Upon my word, I've never come across anything like it…’ He found the bereaved family watching him with a suitably muted air of expectation, and he coughed and turned away abruptly, humming and hawing under his breath. We trooped back to the house, and there, in the dining room, swilling tea, his curiosity got the better of him again, and he had trouble preventing himself from grinning enthusiastically as he mused upon that strange death.

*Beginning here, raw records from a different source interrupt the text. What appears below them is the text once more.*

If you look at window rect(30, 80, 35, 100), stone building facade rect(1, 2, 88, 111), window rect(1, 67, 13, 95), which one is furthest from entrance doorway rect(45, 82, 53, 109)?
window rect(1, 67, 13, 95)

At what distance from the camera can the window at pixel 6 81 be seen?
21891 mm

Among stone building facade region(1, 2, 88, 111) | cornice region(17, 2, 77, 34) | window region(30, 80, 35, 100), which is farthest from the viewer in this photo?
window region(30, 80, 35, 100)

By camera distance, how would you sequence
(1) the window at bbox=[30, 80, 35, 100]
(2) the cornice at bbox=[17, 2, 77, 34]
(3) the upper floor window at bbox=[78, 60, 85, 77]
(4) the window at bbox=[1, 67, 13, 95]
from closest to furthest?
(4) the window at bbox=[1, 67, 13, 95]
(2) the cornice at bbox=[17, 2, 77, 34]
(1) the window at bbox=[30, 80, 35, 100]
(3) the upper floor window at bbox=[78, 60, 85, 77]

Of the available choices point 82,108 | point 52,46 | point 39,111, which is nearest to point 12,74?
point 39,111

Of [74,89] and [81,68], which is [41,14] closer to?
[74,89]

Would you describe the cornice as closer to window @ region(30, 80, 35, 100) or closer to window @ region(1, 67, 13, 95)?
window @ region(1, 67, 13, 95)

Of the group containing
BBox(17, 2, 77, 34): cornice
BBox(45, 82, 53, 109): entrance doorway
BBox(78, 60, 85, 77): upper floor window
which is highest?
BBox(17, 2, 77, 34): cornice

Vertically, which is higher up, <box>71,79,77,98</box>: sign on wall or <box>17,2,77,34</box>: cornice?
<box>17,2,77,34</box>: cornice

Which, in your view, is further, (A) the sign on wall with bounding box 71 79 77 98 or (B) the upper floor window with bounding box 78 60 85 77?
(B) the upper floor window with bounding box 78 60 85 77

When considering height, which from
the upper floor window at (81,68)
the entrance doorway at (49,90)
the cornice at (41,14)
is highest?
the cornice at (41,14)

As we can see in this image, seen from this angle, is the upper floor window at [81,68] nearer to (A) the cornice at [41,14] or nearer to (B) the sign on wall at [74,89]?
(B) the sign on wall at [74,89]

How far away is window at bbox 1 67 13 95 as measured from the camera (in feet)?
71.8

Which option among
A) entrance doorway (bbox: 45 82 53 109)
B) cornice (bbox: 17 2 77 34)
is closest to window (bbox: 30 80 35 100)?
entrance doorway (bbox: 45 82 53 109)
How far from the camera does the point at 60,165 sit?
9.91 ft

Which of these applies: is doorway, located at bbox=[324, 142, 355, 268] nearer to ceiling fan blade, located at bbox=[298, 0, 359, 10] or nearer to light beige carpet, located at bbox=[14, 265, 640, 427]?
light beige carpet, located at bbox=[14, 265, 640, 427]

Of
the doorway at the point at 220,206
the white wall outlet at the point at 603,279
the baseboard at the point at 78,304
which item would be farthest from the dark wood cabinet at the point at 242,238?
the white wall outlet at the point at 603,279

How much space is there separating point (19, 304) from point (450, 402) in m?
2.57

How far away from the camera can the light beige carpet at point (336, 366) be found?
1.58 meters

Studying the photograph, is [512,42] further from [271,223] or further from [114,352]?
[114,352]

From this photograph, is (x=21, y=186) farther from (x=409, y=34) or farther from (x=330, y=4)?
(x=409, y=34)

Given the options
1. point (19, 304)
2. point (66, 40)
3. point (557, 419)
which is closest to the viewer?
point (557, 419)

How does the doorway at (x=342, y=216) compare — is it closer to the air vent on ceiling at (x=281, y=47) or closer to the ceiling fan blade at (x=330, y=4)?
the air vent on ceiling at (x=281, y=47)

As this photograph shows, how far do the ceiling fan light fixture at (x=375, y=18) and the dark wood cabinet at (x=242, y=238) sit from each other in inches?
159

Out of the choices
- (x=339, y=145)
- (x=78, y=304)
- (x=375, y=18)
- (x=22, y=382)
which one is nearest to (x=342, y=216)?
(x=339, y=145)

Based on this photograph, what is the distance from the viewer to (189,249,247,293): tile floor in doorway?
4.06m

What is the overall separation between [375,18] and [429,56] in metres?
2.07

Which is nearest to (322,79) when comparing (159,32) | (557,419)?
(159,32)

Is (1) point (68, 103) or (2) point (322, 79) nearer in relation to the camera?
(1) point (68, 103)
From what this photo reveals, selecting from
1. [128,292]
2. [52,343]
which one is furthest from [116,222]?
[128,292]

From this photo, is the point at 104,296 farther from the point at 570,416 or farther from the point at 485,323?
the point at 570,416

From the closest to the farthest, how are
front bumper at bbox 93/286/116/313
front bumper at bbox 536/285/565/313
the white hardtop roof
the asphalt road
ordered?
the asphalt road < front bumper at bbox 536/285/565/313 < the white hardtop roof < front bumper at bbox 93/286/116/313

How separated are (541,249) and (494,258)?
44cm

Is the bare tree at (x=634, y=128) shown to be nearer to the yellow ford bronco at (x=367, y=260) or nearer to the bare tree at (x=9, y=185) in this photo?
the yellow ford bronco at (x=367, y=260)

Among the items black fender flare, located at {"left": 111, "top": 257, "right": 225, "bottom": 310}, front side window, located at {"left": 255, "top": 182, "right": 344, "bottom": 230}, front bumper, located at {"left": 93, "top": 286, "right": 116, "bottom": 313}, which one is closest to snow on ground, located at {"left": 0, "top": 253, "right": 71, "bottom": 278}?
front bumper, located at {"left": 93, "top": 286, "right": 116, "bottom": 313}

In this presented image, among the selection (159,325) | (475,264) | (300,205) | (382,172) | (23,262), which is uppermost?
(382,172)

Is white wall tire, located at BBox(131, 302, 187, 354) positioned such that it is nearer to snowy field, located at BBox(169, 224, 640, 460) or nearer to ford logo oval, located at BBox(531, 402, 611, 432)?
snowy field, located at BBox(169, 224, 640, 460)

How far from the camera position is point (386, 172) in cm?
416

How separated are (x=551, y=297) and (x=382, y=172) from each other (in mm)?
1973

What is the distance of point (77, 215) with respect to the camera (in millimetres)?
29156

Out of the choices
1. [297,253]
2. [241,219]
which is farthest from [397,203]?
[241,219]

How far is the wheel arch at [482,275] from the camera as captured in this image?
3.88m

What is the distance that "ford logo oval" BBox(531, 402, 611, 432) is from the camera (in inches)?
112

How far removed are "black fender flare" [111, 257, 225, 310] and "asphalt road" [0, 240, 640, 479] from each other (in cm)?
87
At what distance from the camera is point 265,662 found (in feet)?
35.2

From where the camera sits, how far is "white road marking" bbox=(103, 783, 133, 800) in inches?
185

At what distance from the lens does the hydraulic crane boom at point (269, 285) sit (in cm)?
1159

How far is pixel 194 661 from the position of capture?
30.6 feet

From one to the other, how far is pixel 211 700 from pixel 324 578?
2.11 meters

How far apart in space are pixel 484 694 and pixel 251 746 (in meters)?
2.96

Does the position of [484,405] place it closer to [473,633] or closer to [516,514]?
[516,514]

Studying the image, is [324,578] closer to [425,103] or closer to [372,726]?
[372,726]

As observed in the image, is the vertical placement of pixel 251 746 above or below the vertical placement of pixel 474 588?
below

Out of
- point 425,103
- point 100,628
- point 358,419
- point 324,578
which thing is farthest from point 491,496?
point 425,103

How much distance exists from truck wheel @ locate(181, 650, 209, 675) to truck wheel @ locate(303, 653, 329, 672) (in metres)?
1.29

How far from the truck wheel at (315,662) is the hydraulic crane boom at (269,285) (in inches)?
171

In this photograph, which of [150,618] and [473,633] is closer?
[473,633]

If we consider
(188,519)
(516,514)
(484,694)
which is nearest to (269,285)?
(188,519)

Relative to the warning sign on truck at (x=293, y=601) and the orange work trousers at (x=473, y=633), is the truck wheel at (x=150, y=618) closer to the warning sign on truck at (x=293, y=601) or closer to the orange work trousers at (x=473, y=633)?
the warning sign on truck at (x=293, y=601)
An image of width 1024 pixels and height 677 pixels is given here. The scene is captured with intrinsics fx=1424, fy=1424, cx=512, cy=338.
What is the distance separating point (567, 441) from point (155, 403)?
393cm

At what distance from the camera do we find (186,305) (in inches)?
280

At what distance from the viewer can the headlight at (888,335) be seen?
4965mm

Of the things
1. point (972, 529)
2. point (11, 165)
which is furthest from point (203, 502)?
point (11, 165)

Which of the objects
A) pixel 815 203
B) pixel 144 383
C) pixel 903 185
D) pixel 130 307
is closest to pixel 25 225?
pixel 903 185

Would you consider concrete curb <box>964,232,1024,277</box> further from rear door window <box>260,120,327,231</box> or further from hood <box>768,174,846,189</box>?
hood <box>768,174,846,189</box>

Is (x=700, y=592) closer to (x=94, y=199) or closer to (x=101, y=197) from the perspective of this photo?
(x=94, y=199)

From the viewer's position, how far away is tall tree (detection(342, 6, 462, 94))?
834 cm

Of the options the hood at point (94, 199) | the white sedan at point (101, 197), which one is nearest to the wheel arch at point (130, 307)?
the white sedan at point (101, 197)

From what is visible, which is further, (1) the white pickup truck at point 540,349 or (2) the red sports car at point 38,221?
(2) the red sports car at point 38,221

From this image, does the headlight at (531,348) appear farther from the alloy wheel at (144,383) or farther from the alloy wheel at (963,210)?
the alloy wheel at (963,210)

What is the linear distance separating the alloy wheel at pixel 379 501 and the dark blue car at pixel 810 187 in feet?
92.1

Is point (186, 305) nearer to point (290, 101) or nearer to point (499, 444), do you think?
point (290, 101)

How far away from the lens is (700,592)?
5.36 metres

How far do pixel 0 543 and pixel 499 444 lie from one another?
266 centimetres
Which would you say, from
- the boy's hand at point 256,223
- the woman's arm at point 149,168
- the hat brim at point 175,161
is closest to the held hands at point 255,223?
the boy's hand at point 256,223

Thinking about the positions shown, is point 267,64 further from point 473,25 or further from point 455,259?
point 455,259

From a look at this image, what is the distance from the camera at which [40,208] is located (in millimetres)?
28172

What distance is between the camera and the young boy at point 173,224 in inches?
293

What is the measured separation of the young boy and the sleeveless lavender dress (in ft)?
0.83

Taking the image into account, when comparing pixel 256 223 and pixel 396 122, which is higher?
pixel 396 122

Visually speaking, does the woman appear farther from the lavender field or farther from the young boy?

‘Most extraordinary, really. I've read of one or two similar cases, you know, in America, if I remember rightly, but I never thought'—he scoffed at his lack of foresight—'dear me, I never thought that here…that Birchwood…’ He looked about with a newfound air of respect at this humble and familiar place that had produced such a marvel. ‘Not a mark anywhere, only the chair. Can't have been a fire, discount that absolutely. Those smuts on the wall…’ Aunt Martha let fall a muffled sob, and the old boy glanced at her apologetically. ‘But it's terrible, of course, very sad, it must have been a great shock, indeed yes, ahem.’
He put down his cup, and with a promise to
tip the wink
to the coroner he prepared to depart. Papa tackled him in the hall.
‘Well you think then, Doctor…? I mean…?’
‘Eh?’ He cast a wary eye over Papa's shoulder at Aunt Martha's puffed tear-stained face. ‘Well of course until I examine it further… I may have to call in some people from Dublin. At the moment, however, I can see no other explanation…after all…’
‘Yes?’
The old shammer sniffed, and fussed with the collar of his cape. He turned to the door, paused, and cast one bloodshot eye back over his shoulder at us.
‘Spontaneous combustion
,’ he said faintly, dived out on the step, and with a last embarrassed grunt was gone. As I say, he may have been right, she may have just…burst, but I cannot rid myself of the notion that the house itself had something to do with it. Birchwood had grown weary of her, she saw that herself. Did it assassinate her? Extraordinary, as the Doc observed.
He did speak to the coroner, and a vague verdict of death by misadventure was returned, but for this service he expected to be allowed to conduct the people he had called in from Dublin, old cronies of his, around the scene of the disaster, and was greatly incensed when Papa refused entry to him and his band of ghouls. However, he kept our secret from the town. In a week or two there was hardly anything of the incident left, except Josie's mournful sobbing at odd hours of the day and night, for she came up trumps and surprised us all by displaying genuine grief for the old woman's passing. By the way, we settled the business of the funeral very neatly, and buried Granny Godkin's feet in a full-sized coffin. Despite the needless expense, the craftiness of the ruse pleased Papa enormously.